Everything from the line with "Among the given" through the last line of the records below should be copied exactly, both ends included.
◇ ◇ ◇ ◇
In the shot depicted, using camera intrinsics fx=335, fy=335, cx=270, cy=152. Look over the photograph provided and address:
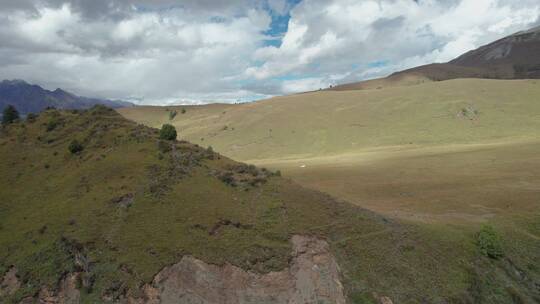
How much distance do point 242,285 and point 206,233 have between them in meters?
4.80

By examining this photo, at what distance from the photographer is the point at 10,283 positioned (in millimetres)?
23375

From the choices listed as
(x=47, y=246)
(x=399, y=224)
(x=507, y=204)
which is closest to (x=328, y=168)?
(x=507, y=204)

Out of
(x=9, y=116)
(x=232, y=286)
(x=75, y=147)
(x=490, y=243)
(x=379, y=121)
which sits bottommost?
(x=232, y=286)

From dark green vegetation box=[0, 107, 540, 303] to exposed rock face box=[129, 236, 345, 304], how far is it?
2.37 feet

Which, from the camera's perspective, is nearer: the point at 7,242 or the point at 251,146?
the point at 7,242

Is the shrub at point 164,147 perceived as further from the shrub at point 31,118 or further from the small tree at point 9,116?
the small tree at point 9,116

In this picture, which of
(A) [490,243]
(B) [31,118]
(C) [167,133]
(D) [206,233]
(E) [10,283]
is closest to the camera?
(E) [10,283]

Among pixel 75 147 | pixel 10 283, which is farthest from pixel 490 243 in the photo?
pixel 75 147

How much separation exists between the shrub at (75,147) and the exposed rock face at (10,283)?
14567 mm

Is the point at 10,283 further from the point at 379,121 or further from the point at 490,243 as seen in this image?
the point at 379,121

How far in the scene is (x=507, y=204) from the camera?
3353 centimetres

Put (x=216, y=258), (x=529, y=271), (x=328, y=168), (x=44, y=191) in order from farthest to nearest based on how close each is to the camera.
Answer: (x=328, y=168)
(x=44, y=191)
(x=529, y=271)
(x=216, y=258)

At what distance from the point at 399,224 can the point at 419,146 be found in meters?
68.7

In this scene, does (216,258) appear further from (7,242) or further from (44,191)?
(44,191)
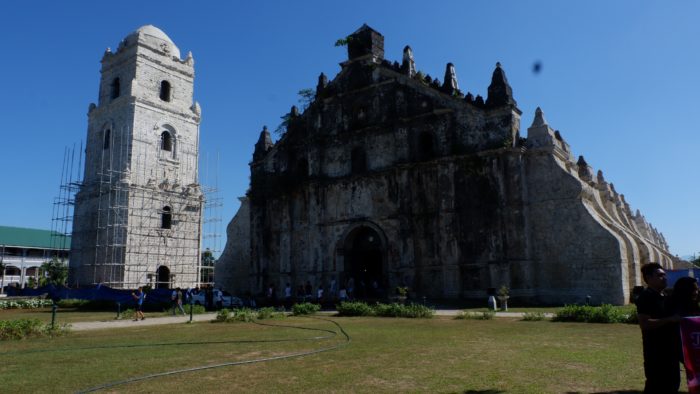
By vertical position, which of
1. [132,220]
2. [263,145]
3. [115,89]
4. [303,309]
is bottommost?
[303,309]

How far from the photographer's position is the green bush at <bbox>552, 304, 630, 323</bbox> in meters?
13.9

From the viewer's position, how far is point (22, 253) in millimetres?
62000

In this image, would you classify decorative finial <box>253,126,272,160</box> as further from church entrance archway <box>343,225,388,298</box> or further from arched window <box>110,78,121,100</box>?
arched window <box>110,78,121,100</box>

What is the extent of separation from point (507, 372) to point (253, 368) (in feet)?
12.2

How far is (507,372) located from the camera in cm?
717

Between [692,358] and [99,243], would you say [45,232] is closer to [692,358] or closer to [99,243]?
[99,243]

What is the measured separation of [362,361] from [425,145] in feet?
62.1

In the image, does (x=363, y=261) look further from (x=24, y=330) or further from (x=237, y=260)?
(x=24, y=330)

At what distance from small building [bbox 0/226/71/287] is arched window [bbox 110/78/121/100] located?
25.6 meters

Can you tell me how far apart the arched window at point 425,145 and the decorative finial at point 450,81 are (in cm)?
231

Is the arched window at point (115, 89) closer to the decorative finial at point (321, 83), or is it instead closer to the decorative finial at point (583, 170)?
the decorative finial at point (321, 83)

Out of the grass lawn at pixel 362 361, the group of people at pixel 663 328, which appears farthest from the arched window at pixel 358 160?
the group of people at pixel 663 328

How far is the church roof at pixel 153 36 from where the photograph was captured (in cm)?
4007

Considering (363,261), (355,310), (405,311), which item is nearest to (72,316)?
(355,310)
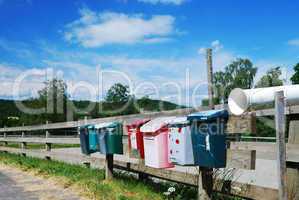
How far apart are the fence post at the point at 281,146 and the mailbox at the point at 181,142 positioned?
1.08m

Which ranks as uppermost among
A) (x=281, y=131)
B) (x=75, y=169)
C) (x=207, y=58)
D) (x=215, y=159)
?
(x=207, y=58)

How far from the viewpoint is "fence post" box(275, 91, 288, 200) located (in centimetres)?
360

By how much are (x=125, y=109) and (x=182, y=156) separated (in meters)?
6.76

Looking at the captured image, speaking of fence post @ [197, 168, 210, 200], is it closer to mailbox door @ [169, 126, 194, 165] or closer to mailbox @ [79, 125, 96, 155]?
mailbox door @ [169, 126, 194, 165]

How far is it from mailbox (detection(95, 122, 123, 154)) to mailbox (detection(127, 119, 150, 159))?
65 cm

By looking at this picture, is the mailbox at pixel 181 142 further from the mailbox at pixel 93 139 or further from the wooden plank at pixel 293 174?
the mailbox at pixel 93 139

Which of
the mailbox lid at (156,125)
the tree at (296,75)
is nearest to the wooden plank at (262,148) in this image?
the mailbox lid at (156,125)

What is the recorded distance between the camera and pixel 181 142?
4.55m

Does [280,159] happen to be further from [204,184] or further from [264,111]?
[204,184]

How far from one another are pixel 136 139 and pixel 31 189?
8.96 feet

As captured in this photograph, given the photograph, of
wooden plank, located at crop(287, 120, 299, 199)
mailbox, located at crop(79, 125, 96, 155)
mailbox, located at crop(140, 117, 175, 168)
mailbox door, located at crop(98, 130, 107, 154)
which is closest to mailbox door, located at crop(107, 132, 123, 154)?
mailbox door, located at crop(98, 130, 107, 154)

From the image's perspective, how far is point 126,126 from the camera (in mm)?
6484

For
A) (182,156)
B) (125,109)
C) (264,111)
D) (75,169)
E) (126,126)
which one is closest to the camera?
(264,111)

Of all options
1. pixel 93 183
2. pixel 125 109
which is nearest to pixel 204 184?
pixel 93 183
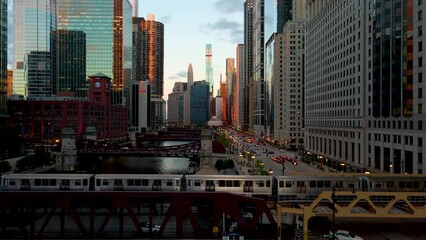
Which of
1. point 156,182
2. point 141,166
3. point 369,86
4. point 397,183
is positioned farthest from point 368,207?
point 141,166

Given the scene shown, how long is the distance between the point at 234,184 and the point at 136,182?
11.6 meters

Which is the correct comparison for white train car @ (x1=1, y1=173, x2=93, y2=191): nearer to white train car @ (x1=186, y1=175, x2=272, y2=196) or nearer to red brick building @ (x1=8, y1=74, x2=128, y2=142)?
white train car @ (x1=186, y1=175, x2=272, y2=196)

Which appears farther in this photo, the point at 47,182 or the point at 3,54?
the point at 3,54

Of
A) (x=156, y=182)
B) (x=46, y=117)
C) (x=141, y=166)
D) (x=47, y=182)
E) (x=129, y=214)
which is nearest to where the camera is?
(x=129, y=214)

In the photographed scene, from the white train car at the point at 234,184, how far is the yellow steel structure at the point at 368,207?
402 cm

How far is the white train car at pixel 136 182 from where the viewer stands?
47.8m

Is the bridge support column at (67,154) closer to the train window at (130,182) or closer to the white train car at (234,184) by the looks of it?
the train window at (130,182)

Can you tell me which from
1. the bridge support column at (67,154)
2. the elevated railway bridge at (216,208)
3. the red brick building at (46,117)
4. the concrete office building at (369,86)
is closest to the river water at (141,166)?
the bridge support column at (67,154)

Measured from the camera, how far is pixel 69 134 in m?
113

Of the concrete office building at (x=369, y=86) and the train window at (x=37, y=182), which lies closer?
the train window at (x=37, y=182)

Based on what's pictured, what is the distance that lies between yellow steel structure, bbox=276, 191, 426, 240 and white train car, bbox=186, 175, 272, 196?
13.2 feet

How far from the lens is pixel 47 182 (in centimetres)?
4978

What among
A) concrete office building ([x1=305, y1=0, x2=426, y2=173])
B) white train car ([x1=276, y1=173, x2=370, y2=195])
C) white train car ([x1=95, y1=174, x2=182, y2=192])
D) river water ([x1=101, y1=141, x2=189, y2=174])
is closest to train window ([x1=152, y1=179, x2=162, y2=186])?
white train car ([x1=95, y1=174, x2=182, y2=192])

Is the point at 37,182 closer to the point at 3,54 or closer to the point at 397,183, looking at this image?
the point at 397,183
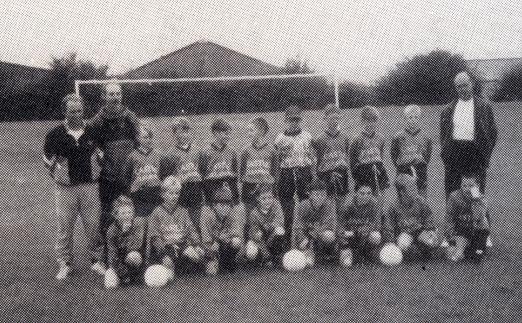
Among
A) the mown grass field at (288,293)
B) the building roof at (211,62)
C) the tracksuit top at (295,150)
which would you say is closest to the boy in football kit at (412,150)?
the tracksuit top at (295,150)

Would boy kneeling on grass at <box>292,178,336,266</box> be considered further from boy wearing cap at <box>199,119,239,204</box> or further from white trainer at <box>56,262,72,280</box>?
white trainer at <box>56,262,72,280</box>

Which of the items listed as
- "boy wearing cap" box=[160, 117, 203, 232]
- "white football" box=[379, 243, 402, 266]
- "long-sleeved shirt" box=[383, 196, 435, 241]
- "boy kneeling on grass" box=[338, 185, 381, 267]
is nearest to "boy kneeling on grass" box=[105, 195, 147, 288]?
"boy wearing cap" box=[160, 117, 203, 232]

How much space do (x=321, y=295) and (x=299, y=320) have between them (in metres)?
0.60

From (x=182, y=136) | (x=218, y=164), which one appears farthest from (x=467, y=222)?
(x=182, y=136)

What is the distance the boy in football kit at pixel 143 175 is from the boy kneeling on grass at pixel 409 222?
7.51ft

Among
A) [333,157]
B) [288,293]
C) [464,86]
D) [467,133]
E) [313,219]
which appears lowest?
[288,293]

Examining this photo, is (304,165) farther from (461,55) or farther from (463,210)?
(461,55)

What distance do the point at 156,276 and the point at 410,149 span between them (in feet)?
9.67

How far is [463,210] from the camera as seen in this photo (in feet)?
18.5

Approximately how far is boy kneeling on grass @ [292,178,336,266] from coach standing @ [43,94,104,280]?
Answer: 6.39 feet

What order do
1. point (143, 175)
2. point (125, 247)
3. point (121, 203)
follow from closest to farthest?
point (125, 247)
point (121, 203)
point (143, 175)

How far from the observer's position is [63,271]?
18.0ft

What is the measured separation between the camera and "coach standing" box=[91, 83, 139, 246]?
5.47 meters

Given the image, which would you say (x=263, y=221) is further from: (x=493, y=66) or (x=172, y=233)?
(x=493, y=66)
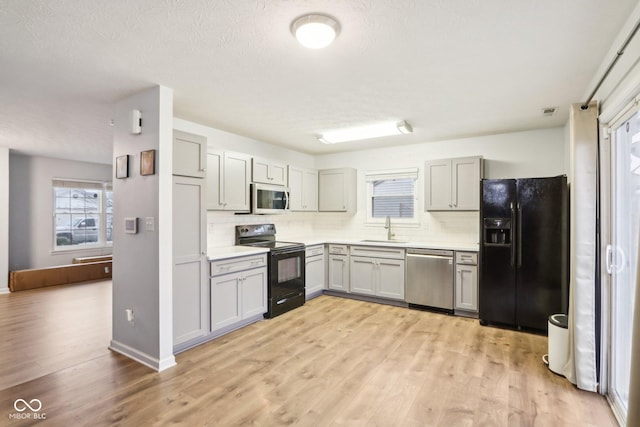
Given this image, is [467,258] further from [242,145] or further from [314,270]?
[242,145]

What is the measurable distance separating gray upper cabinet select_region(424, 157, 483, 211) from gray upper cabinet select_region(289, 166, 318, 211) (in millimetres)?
1877

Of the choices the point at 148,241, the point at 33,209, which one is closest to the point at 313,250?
the point at 148,241

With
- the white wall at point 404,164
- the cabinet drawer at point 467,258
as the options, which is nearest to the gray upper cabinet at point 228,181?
the white wall at point 404,164

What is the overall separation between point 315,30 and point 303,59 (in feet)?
1.51

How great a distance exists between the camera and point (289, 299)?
432 cm

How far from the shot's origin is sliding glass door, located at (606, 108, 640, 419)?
2.14 metres

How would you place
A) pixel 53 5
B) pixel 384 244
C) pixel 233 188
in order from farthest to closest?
pixel 384 244, pixel 233 188, pixel 53 5

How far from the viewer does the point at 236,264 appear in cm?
360

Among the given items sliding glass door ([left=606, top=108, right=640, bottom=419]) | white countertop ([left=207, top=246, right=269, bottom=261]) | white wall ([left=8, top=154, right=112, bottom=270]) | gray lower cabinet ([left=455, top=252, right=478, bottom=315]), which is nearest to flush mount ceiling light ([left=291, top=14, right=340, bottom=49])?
sliding glass door ([left=606, top=108, right=640, bottom=419])

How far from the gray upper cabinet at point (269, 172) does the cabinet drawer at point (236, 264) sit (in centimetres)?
108

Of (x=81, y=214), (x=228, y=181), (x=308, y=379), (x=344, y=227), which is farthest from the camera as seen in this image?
(x=81, y=214)

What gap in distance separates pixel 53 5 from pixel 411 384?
3272 millimetres

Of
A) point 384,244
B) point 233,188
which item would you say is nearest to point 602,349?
point 384,244

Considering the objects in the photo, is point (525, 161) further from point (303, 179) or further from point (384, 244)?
point (303, 179)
◇ ◇ ◇ ◇
--- RESULT OF THE TASK ---
Among the given items sliding glass door ([left=606, top=108, right=640, bottom=419]) | white countertop ([left=207, top=246, right=269, bottom=261]) | white wall ([left=8, top=154, right=112, bottom=270]) | gray lower cabinet ([left=455, top=252, right=478, bottom=315]), which is nearest to flush mount ceiling light ([left=291, top=14, right=340, bottom=49])?
sliding glass door ([left=606, top=108, right=640, bottom=419])

How far from the gray upper cabinet at point (269, 172) does the cabinet drawer at point (236, 264) sit (in centimetres)?
108

Of (x=81, y=214), (x=228, y=181), (x=308, y=379), (x=344, y=227), which is farthest from the camera as seen in this image?
(x=81, y=214)

What gap in distance separates pixel 53 5 from pixel 411 384?
3272 millimetres

Of
A) point 384,244
B) point 233,188
which item would you say is nearest to point 602,349?
point 384,244

Considering the objects in the photo, is point (525, 161) further from point (303, 179) or further from point (384, 244)?
point (303, 179)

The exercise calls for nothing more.